If she feels the pressure of the job and the spotlight, Watson-Morgan didn’t show it Friday at Marshall when she was introduced to the world on NASA-TV. She smiled big as she shook Bridenstine’s hand in passing while heading to the podium.

She has the qualifications to feel confident. Watson-Morgan is a 30-year NASA veteran who earned a bachelor’s degree in industrial engineering from the University of Alabama in 1991 and followed that with a master’s degree in industrial and systems engineering in 1994 and a doctorate in engineering management in 2008, both from the University of Alabama in Huntsville.

She has received NASA’s top honors including a Meritorious Presidential Rank Award in 2018, Exceptional Achievement Medal in 2010 and the Exceptional Service Medal in 2001.

She and her husband have three children and live in Huntsville, which is her hometown. U.S. Rep. Mo Brooks, R-Huntsville, noted that Friday in praising her appointment.

“It’s poetic that the birthplace of America’s space program is also the birthplace of the project manager who is going to lead this effort…,” he said. “She was born in our community and went to Butler High School.

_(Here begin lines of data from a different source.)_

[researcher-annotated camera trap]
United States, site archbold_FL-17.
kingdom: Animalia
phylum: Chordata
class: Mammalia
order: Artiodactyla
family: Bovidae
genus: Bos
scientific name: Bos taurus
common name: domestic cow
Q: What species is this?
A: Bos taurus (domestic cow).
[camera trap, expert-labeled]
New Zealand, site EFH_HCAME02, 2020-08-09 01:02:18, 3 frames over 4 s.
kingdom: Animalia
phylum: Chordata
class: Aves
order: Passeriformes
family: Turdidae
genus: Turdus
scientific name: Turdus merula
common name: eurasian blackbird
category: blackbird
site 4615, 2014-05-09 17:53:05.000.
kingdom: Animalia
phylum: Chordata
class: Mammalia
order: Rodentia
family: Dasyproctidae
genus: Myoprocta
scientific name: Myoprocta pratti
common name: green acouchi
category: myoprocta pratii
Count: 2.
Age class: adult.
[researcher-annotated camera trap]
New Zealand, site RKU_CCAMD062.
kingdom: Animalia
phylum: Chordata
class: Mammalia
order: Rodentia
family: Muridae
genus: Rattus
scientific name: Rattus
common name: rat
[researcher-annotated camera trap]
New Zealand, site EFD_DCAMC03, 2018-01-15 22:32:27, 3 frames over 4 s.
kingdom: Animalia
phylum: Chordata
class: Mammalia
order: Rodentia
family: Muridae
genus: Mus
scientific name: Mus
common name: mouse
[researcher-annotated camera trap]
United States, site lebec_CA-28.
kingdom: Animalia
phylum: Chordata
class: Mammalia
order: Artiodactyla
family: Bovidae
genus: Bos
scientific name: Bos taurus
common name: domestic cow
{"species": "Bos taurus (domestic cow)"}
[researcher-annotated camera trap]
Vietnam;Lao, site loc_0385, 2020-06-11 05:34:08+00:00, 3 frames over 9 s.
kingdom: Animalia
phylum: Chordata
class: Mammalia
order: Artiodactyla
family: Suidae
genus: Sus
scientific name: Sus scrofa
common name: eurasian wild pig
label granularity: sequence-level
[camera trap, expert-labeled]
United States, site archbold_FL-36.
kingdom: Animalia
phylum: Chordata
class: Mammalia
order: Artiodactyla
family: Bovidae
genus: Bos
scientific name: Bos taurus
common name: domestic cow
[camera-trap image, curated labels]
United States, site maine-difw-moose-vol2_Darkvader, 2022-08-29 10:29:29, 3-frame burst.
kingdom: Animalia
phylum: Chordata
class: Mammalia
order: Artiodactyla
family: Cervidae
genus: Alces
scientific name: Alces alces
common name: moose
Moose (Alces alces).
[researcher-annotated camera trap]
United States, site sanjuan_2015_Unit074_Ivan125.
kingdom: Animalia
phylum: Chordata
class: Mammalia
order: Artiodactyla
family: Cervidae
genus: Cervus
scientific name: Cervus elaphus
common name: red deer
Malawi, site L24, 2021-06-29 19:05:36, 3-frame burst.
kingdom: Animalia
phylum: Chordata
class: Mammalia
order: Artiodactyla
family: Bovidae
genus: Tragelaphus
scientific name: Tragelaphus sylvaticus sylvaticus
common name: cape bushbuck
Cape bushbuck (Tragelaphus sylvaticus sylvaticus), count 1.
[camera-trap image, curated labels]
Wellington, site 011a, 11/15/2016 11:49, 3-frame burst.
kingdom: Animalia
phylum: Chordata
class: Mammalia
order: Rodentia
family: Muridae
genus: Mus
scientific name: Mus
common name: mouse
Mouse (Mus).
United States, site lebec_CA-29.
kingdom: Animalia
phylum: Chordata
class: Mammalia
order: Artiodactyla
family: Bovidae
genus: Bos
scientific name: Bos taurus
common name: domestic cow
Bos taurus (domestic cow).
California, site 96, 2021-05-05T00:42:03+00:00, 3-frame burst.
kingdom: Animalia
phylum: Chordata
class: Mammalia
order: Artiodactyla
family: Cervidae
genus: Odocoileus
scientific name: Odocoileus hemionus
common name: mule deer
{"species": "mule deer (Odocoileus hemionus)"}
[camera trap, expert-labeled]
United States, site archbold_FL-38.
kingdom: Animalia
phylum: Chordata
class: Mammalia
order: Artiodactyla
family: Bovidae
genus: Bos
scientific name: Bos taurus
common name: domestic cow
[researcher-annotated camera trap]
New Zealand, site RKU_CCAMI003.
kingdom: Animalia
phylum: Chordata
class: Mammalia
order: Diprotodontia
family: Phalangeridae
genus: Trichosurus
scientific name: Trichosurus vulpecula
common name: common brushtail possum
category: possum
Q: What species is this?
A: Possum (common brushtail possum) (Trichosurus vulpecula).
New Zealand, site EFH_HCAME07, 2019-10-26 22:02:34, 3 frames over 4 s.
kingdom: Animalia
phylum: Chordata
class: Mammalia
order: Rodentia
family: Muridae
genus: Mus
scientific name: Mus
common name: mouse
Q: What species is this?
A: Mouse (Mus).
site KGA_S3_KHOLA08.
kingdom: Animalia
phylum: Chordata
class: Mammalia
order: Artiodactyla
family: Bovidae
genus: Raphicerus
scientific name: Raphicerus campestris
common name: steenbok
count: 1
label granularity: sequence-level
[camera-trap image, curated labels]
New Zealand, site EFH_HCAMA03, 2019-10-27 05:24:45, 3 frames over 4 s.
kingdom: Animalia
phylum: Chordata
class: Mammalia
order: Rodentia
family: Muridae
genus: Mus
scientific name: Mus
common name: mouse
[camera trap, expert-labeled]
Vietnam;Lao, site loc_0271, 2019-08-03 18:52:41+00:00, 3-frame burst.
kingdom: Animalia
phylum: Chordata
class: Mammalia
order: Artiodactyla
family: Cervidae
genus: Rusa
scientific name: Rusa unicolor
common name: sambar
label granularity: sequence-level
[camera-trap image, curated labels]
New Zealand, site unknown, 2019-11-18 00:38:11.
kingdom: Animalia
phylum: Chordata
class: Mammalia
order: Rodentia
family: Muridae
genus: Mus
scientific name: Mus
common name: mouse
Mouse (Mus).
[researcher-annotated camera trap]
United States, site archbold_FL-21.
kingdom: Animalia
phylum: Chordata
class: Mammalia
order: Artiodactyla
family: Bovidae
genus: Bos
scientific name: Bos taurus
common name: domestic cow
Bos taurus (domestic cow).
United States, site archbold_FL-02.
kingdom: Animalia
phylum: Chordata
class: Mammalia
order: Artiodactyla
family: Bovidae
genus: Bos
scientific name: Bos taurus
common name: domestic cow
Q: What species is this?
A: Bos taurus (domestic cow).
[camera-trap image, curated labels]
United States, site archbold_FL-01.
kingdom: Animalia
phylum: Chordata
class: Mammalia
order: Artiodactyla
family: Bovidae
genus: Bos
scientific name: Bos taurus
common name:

“She’s fully capable of taking on this project,” Brooks said.

NASA Administrator Jim Bridenstine agreed. Watson-Morgan has “risen through the ranks” and “has a lot of credibility with the highest people at NASA,” he said. “We’re very proud of her and the great work she does.”

That opinion is widely held. Eric Berger, a respected aerospace writer for the website ars technica, broke the news that Marshall had landed the lander program and Watson-Morgan would lead it. He called her “a senior engineer at the center who, according to sources in both Texas and Alabama, has an excellent reputation and is seen as a good manager. “

On her new job, Watson-Morgan will manage people working at several NASA centers on a job that she called Friday “a ferry system to take the crew back and forth.”

But her team will also test new technologies such as automated landing and navigation lidar (laser distance measuring). Astronauts will need those tools on Mars where they can’t come home quickly if there’s a problem.

There’s a lot to do and not much time to do it, but Watson-Morgan was excited about her mission. “We’re landing in a totally different place, and that’s really crucial,” she said. “The sun angles are totally different, so the landing is going to be totally different.”

She dismissed the argument of “been there-done that” about the moon mission with the wit and logic she’s becoming known for. “That’s like saying I’ve been to the Plains, so I don’t need to go to the Grand Canyon,” she said.

Watson-Morgan wants her team to “merge industry’s speed with NASA’s safety expertise to buy down risk.” The government workers will also keep “a vision in the eye of Mars, as well as the future” while the rest of the team “is trying to sprint to the moon.”

She’s also not worried about the competition between Marshall and the Johnson Space Flight Center in Houston for the leadership role. She pointed out that Johnson has the lead on getting astronauts off the moon when their mission is done.

“I have a lot of friends at the Johnson Space Center,” she said.